[[ Excerpted text, beginning ]]

(Pic: mom taking her first steps on the stairs in the physiotherapy room)
Looking after an elderly parent who's just had hip surgery can be very demanding. Many times more so when she has dementia. Whatever advice or precaution you give doesn't sink in. A lot of time and patience is needed to explain and repeat instructions given by the doctors. As soon as you have done explaining one simple instruction, it's forgotten within the next minute.
It is this dementia that complicates an otherwise smooth transition to full recovery for my mother. It is also this that wears down the caregiver, yours truly, who has to keep an eye on her almost every minute of the day. Fortunately, everyone at home helps out. My 5-year old grand-daughter watches over mom while I am in the kitchen preparing a glass of milk for her. "Make sure great grandma doesn't try to get up from her bed," I tell her. She nods her head, feeling important and proud to be a member of the homecare team.
The nights are the most stressful for me. I have to be alert for every sound or move that my mom makes. There's the constant fear that she might try and get up on her own. So I fight sleep to be on guard. My mom doesn't fully comprehend the dire consequences of a second fall, even though the doctor has repeatedly reminded her. In fact she stubbornly insists that she's never had an operation in her life, even when we show her the x-rays and medical reports.
That's the challenge of caring for my mom. And it looks like the family's in for the long haul.
Siblings can take turns to spend time with their aged parent. It shouldn't always have to be the daughter who is not married, or who has no children, or who is widowed, to be the primary caregiver, as is the general practice. This is making presumptions that she is the best person to take care of their aged mother or father. Everyone has to make sacrifices, not just one sibling. It should not be that life goes on uninterrupted for all, except the caregiver sibling who has to make drastic adjustments to her lifestyle.

[[ Excerpted text, end ]]

[What is needed]: Reproduce word for word the portion of the passage on caring for a parent after hip surgery that lies between "Looking after an" and "the next minute.", inclusive.

[[ Data extract, beginning ]]

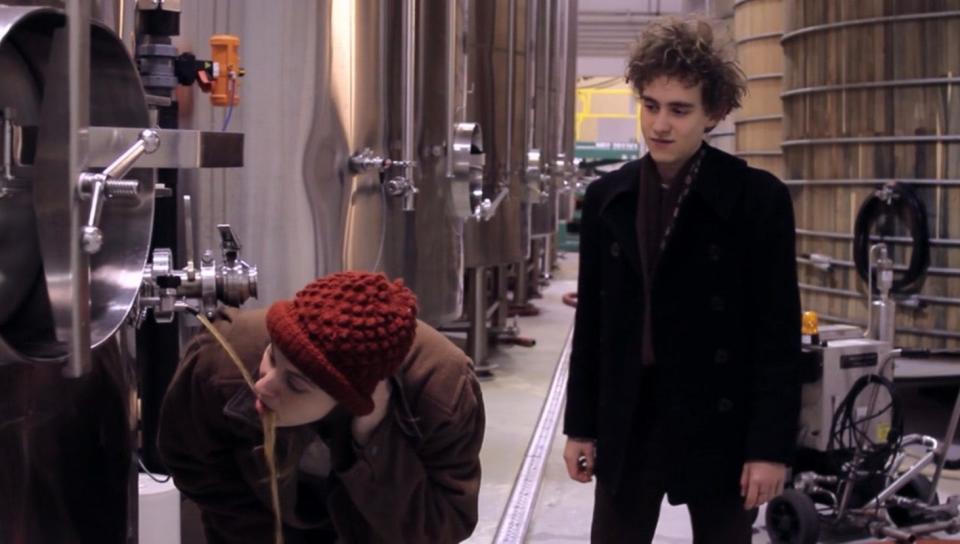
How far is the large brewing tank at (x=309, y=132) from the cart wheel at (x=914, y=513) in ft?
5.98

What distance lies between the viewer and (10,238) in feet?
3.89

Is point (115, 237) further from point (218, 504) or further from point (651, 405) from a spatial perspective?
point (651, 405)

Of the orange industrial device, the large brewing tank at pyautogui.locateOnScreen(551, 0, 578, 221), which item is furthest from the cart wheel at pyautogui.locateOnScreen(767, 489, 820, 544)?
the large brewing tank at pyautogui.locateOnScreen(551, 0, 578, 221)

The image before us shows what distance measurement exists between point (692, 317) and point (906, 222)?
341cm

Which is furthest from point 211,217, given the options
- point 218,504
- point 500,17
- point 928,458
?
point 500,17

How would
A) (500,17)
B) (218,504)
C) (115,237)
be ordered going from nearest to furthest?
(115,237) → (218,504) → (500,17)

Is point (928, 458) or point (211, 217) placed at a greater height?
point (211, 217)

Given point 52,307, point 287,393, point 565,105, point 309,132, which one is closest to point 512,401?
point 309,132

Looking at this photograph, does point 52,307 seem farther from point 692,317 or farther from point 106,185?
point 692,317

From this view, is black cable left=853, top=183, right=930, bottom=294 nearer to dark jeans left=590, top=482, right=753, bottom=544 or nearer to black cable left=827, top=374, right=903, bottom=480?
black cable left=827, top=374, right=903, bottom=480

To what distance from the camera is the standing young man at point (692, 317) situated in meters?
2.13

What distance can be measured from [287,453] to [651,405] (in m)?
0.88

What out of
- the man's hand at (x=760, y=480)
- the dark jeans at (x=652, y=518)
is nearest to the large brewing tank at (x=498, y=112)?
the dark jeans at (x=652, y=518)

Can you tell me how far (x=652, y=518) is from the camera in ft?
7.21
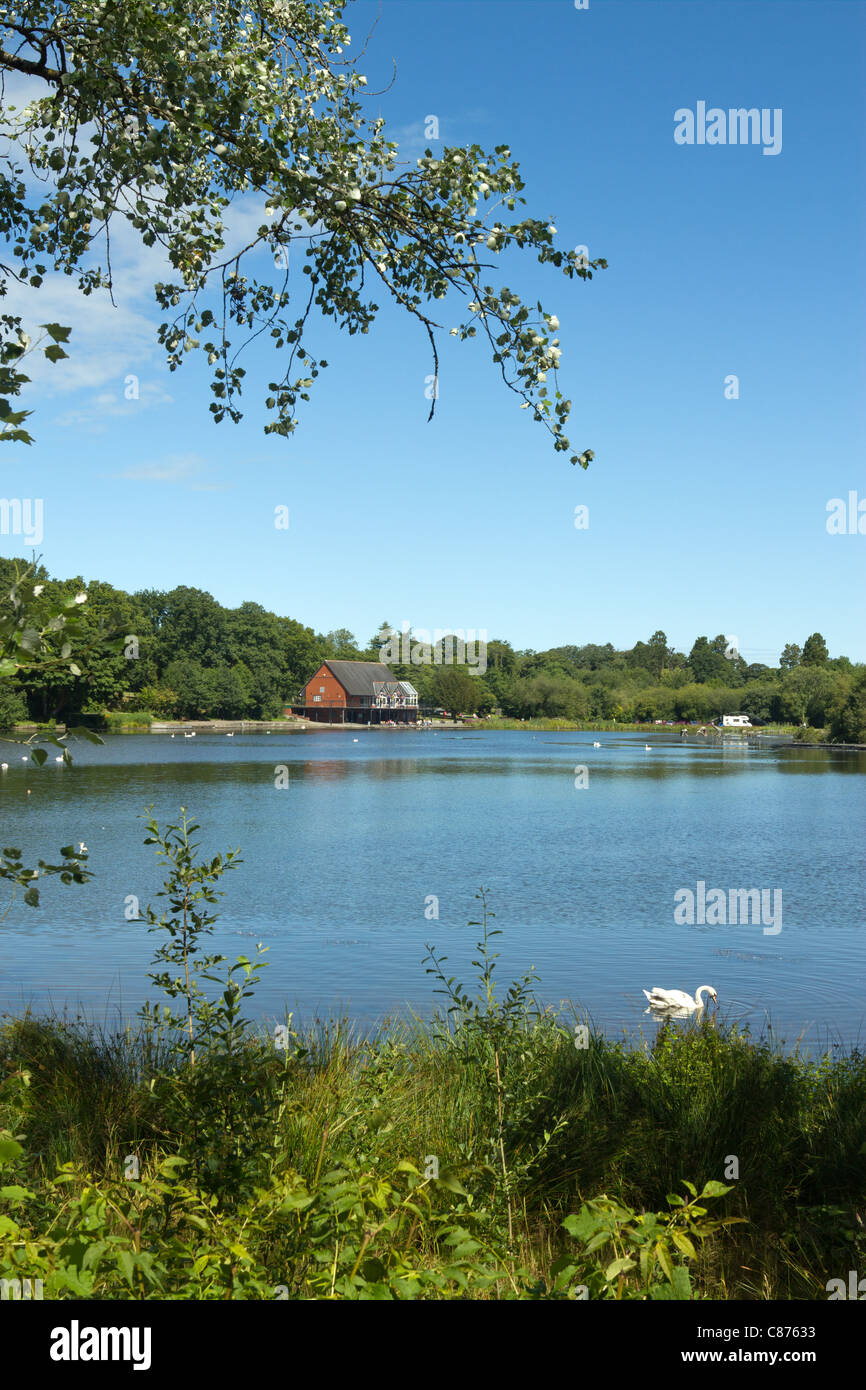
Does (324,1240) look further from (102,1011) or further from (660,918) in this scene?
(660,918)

[[ Data extract, end ]]

[Finished exercise]:
Looking after an elderly parent who's just had hip surgery can be very demanding. Many times more so when she has dementia. Whatever advice or precaution you give doesn't sink in. A lot of time and patience is needed to explain and repeat instructions given by the doctors. As soon as you have done explaining one simple instruction, it's forgotten within the next minute.